Fazit: Das perfekte Chaos

Für mich war die Zeit dort nicht nur eine persönliche Bereicherung, sondern auch eine Errungenschaft. Schließlich bin ich mir nun sicher, sozial kompetent für weitere WG’s und kommunitäre Wohnprojekte zu sein. Und das ist auch notwendig, nachdem ich in Argentinien auf etwa 50m2 mit einem Typen zusammenwohne, den ich zuvor nicht kannte und über großartige Leute in Barcelona vermittelt bekam (Fortsetzung folgt darüber).
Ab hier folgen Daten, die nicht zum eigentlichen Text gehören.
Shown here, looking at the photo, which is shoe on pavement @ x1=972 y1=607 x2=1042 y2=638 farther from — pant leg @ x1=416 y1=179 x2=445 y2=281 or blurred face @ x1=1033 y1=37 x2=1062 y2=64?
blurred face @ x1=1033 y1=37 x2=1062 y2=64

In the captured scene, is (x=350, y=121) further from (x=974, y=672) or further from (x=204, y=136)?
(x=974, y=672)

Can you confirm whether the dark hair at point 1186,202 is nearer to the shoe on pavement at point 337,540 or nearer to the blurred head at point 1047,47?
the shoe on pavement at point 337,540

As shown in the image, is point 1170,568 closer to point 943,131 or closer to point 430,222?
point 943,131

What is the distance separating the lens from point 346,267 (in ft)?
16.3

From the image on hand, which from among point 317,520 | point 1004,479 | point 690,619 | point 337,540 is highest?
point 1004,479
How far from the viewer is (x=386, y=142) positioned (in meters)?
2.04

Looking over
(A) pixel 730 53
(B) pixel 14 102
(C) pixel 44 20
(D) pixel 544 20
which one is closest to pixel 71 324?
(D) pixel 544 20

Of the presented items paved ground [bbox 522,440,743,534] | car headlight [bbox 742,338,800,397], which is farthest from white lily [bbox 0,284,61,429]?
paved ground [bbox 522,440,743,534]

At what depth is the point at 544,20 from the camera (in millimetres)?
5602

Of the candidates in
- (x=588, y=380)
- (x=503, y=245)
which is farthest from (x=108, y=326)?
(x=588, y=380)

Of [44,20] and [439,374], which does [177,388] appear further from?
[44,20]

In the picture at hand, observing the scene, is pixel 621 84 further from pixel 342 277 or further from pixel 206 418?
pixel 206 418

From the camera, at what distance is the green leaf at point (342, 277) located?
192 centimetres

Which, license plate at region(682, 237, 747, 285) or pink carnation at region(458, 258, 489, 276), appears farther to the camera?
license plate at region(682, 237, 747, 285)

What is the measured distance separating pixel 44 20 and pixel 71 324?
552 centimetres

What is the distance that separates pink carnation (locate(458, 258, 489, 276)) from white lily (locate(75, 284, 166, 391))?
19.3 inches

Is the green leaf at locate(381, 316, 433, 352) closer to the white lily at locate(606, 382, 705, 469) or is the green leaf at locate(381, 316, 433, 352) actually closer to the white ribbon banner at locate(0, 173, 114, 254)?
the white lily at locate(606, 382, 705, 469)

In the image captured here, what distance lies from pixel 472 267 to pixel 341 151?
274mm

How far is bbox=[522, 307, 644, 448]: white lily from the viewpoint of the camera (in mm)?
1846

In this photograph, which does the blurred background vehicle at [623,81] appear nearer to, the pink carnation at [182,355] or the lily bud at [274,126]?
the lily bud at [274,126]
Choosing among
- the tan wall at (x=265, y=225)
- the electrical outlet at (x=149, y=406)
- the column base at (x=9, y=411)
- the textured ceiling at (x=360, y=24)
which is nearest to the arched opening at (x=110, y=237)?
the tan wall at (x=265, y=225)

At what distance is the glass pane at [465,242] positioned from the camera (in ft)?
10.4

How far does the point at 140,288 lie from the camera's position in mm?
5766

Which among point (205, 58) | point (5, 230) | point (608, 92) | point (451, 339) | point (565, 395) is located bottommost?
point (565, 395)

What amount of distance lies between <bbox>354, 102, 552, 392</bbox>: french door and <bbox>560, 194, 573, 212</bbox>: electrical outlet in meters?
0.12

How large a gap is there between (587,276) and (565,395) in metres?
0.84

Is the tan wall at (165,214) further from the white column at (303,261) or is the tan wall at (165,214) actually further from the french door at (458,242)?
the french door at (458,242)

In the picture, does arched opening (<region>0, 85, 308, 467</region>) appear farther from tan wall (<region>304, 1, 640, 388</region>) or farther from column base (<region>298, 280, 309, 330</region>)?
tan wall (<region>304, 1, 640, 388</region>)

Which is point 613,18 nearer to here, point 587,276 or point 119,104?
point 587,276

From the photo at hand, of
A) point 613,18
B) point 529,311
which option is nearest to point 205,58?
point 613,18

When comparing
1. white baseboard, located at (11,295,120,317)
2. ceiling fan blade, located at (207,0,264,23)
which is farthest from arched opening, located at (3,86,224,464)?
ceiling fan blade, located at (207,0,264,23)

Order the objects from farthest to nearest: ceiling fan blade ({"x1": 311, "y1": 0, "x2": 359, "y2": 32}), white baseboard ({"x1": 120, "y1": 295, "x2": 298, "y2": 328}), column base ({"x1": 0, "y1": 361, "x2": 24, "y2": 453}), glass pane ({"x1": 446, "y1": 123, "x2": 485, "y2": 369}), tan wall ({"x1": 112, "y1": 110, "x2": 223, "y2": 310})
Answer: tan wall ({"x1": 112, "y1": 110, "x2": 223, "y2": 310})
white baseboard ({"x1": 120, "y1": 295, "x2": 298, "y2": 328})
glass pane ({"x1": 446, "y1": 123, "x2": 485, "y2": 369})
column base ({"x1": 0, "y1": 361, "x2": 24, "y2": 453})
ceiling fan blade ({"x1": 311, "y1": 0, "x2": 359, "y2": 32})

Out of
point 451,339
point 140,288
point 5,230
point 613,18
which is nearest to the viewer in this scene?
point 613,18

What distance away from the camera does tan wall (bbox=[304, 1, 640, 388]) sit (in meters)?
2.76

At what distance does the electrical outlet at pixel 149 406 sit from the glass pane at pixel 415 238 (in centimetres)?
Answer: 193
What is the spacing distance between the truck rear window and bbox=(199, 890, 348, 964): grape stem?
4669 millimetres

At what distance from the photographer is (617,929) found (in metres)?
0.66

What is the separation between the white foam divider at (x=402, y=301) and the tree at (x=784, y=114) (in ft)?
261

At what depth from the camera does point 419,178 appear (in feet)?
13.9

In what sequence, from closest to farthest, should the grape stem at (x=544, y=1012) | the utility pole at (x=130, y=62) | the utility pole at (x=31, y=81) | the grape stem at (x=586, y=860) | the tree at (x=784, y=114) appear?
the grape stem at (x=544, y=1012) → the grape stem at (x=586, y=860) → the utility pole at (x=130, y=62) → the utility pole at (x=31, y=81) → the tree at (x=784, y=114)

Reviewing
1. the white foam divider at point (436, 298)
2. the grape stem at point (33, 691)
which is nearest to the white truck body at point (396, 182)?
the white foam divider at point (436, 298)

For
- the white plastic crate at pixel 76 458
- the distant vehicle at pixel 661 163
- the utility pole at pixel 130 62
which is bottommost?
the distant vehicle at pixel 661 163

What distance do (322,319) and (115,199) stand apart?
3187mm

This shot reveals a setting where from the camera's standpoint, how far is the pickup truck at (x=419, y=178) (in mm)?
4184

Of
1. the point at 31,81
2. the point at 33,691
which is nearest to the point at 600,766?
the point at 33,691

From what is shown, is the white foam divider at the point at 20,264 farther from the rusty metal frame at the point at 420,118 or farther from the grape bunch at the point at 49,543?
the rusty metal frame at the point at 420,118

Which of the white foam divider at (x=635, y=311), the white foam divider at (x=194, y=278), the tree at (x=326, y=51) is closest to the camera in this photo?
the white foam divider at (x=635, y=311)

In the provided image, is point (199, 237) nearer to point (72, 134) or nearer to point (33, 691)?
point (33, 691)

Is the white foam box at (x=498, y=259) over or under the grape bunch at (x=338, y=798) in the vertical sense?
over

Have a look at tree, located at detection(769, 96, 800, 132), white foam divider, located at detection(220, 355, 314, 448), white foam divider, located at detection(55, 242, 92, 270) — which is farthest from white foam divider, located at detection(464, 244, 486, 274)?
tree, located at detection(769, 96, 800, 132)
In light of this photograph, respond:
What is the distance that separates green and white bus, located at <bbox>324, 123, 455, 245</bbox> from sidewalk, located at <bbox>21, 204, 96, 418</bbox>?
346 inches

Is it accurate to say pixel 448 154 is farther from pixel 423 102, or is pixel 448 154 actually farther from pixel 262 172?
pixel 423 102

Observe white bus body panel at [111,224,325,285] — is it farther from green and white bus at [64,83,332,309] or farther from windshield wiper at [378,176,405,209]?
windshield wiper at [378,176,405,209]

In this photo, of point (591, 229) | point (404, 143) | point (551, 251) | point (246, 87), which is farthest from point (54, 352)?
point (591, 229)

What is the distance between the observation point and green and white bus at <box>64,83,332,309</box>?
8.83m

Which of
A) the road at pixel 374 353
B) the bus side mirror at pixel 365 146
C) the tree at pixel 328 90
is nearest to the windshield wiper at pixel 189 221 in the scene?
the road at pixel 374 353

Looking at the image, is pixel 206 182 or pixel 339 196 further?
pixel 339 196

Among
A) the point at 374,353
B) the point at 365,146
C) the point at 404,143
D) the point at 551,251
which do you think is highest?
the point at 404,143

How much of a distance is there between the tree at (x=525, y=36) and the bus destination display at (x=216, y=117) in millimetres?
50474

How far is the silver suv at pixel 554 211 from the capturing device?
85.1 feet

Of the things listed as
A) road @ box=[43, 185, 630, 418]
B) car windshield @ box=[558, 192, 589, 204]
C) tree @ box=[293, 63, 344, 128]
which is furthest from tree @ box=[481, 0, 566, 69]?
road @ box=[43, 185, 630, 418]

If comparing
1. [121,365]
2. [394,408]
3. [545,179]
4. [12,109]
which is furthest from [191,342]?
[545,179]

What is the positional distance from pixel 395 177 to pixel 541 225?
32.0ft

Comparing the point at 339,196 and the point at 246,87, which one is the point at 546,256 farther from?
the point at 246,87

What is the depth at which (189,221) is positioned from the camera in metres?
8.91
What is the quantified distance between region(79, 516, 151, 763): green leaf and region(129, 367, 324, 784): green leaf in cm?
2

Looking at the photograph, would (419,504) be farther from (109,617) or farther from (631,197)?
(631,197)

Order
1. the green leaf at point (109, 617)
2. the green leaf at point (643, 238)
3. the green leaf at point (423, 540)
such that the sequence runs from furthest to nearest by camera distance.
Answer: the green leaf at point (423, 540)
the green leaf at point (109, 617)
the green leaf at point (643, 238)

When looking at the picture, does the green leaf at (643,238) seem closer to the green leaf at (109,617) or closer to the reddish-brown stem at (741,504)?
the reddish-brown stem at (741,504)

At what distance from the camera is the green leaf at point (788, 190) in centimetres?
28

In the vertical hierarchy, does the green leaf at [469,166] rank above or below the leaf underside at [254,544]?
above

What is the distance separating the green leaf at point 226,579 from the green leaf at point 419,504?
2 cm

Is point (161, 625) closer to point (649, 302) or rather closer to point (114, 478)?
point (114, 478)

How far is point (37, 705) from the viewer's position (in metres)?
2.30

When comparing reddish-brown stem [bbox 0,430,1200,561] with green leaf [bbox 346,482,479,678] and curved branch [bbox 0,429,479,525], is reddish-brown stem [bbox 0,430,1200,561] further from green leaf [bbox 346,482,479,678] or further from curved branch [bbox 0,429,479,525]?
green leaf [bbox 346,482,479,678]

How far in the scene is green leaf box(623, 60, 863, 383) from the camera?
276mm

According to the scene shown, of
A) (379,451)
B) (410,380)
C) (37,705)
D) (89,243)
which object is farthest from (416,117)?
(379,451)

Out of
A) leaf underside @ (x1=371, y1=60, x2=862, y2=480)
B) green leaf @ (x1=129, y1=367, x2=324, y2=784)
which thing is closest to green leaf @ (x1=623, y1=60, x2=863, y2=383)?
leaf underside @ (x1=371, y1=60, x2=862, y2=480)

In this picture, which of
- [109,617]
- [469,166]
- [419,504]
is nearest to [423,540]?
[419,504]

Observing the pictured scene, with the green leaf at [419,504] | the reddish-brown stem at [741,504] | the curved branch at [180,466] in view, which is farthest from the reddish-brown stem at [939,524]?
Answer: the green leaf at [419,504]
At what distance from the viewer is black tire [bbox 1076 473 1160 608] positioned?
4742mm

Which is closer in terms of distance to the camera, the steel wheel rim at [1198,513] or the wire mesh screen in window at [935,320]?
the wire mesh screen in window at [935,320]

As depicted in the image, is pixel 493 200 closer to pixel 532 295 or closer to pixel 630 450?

Außerdem erbe ich von der intensiven Zeit im HAWI ein musikalisches Sammelsurium, das von Om Kalthoum zu Fairouz reicht, und mich bis nach Argentinien begleitet.  Dazu kommen ein paar Worte arabisch, die ausreichen um genüsslich zu fluchen, oder zumindest Essen zu bestellen. Darüber hinaus gewann ich einen riesen Haufen großartiger Freunde. Habibis, ein großes Danke geht an alle Adnans, Amirs, Halims, Delshers, Omids, Samirs und Nooris. Ich durfte lernen, dass Freundschaft sich so schnell entwickeln kann, dass sie Gefahr läuft, sich zu überschlagen. Andere Freundschaften hingegen nehmen sich so viel Zeit wie sie brauchen, um zu reifen. Menschen brauchen Zeit, um sich zurechtzufinden. Ich genauso wie jeder andere. Doch jeder ist so individuell, wie er nur sein kann. Ich denke ich durfte lernen, auf einzelne Charaktere unterschiedlich zuzugehen – a G’spür zu bekommen, eben. Vor allem gaben diese Charaktere mir die Chance, eine neue Geschichte zu erzählen – die eines außergewöhnlichen Zuhauses.